İran’ı “istikrarsızlaştırıcı” eylemlerle Avrupa-Atlantik güvenliğini etkilemekle suçlayan NATO, Çin Halk Cumhuriyeti’nin (ÇHC) ilan edilen hedefleri ve zorlayıcı politikalarının NATO’nun çıkarlarına, güvenliğine ve değerlerine meydan okumaya devam ettiğini öne sürdü.

Bildirgede, “Rusya ve ÇHC arasında derinleşen stratejik ortaklık ve kurallara dayalı uluslararası düzenin altını oymaya ve yeniden şekillendirmeye yönelik birbirini güçlendiren girişimleri derin endişe kaynağıdır,” denildi.

Müttefik ülkelerin egemenliğine ve toprak bütünlüğüne yönelik bir saldırı olasılığını göz ardı edemeyeceklerini söyleyen NATO üyeleri, NATO’nun caydırıcılığını ve savunmasını “tüm tehditlere ve zorluklara karşı, tüm alanlarda ve Avrupa-Atlantik bölgesinde çoklu stratejik yönlerde” geliştirmeye devam edeceklerini ilan ettiler.

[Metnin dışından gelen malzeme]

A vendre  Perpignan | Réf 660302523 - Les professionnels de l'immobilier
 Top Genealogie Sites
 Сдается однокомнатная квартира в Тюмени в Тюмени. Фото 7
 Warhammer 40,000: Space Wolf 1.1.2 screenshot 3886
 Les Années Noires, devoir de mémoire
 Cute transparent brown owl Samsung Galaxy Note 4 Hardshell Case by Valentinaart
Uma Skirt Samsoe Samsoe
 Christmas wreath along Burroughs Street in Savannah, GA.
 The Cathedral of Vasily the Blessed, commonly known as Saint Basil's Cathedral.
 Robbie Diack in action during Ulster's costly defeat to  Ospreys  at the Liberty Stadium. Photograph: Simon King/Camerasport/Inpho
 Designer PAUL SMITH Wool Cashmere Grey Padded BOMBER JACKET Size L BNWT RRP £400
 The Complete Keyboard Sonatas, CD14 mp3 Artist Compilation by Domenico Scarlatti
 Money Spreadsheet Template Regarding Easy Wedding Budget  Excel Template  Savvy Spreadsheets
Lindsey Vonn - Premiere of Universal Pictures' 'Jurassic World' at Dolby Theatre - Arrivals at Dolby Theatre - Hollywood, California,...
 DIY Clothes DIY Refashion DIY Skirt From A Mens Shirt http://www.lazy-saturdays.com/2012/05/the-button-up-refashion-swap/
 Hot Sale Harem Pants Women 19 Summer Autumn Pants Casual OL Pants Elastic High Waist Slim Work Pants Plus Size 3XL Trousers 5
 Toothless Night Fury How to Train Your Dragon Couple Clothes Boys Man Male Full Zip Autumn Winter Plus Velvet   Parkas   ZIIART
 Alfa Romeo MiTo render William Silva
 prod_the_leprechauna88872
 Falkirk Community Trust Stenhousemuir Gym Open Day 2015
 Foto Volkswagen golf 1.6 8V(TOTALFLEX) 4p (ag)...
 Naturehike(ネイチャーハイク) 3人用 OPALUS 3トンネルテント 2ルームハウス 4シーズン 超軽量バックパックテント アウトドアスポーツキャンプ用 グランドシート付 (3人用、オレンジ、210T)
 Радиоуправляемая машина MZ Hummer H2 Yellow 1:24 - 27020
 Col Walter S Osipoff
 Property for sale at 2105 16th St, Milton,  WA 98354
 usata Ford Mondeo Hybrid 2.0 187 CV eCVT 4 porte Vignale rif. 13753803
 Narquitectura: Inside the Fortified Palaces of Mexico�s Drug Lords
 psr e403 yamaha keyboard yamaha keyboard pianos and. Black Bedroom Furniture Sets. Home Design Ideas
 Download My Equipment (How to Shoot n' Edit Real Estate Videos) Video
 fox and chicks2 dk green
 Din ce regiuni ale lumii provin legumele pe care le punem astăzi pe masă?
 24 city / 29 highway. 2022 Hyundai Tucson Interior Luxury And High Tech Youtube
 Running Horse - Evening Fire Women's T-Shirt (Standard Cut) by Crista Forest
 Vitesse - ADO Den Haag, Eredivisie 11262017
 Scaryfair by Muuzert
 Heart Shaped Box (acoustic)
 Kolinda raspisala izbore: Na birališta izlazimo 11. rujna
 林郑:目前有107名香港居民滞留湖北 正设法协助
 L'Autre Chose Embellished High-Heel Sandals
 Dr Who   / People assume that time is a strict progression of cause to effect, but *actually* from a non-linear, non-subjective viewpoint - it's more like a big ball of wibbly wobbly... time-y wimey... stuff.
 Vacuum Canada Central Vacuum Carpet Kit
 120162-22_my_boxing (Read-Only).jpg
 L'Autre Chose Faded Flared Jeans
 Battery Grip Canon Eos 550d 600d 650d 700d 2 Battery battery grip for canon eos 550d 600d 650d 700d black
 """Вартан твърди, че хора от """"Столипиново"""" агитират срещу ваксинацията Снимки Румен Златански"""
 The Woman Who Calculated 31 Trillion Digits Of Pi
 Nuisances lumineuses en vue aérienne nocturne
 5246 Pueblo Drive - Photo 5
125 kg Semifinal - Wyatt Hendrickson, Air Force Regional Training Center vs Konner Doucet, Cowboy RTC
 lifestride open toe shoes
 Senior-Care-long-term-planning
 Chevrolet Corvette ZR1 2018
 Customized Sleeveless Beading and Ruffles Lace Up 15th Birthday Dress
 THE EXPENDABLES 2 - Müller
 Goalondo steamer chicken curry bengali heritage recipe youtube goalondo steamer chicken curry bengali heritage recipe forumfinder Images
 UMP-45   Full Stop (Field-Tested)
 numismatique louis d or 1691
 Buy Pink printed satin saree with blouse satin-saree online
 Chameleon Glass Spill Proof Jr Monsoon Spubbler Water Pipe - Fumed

Ukrayna’ya askeri koordinasyon merkezi kuruldu

NATO, “Uluslarını, topraklarını ve ortak değerlerimizi kahramanca savunan Ukrayna halkıyla sarsılmaz dayanışmamızı bir kez daha teyit ediyoruz,” derken, müttefikler ve ortakları tarafından Ukrayna’ya askeri teçhizat ve eğitim sağlanmasını koordine etmek üzere Ukrayna için NATO Güvenlik Yardımı ve Eğitimi (NSATU) kurulmasına karar verdi.

Müttefik devletlerde faaliyet gösterecek olan NSATU’nun, “BM Şartı doğrultusunda Ukrayna’nın meşru müdafaasını destekleyeceği” belirtiliyor.

Bildirgede NSATU’nun, “uluslararası hukuk uyarınca NATO’yu çatışmanın bir tarafı haline getirmeyeceğine” vurgu yapılıyor ve “Ukrayna’nın savunma ve güvenlik güçlerinin dönüşümünü destekleyecek ve NATO ile daha fazla bütünleşmesini sağlayacaktır,” deniyor.

Ukrayna’nın geleceğinin NATO’da olduğunu savunan ittifak ülkeleri, Kiev’in NATO ile giderek daha fazla birlikte çalışabilir ve siyasi olarak bütünleşmiş hale geldiğini öne sürdü.

Ukrayna’nın NATO üyelik sürecine destek yinelenirken, “koşulların yerine getirilmesi” şartı da bir kez daha gündeme geldi.

Rusya’ya Gürcistan, Moldova ve Ukrayna’dan çekilme çağrısı

Rusya’ya savaşı derhal durdurma ve BM Genel Kurulu kararları doğrultusunda tüm güçlerini Ukrayna’dan tamamen ve koşulsuz olarak çekme çağrısı da yapıldı.

NATO, Rusya’nın Kırım da dâhil olmak üzere Ukrayna topraklarını “yasadışı ilhakını” asla tanımayacağını ilan ederken, “Ayrıca Rusya’yı Moldova Cumhuriyeti ve Gürcistan’da [bu ülkelerin] rızaları olmaksızın konuşlandırdığı tüm güçlerini geri çekmeye çağırıyoruz,” dedi.

Rusya’nın Avrupa-Atlantik güvenlik mimarisini” temelden yeniden yapılandırmaya” çalıştığını öne süren NATO, “Rusya’nın NATO için oluşturduğu tüm alanlardaki tehdit uzun vadede devam edecektir.  Rusya askeri yeteneklerini yeniden inşa etmekte ve genişletmekte, hava sahası ihlallerini ve provokatif faaliyetlerini sürdürmektedir,” dedi. 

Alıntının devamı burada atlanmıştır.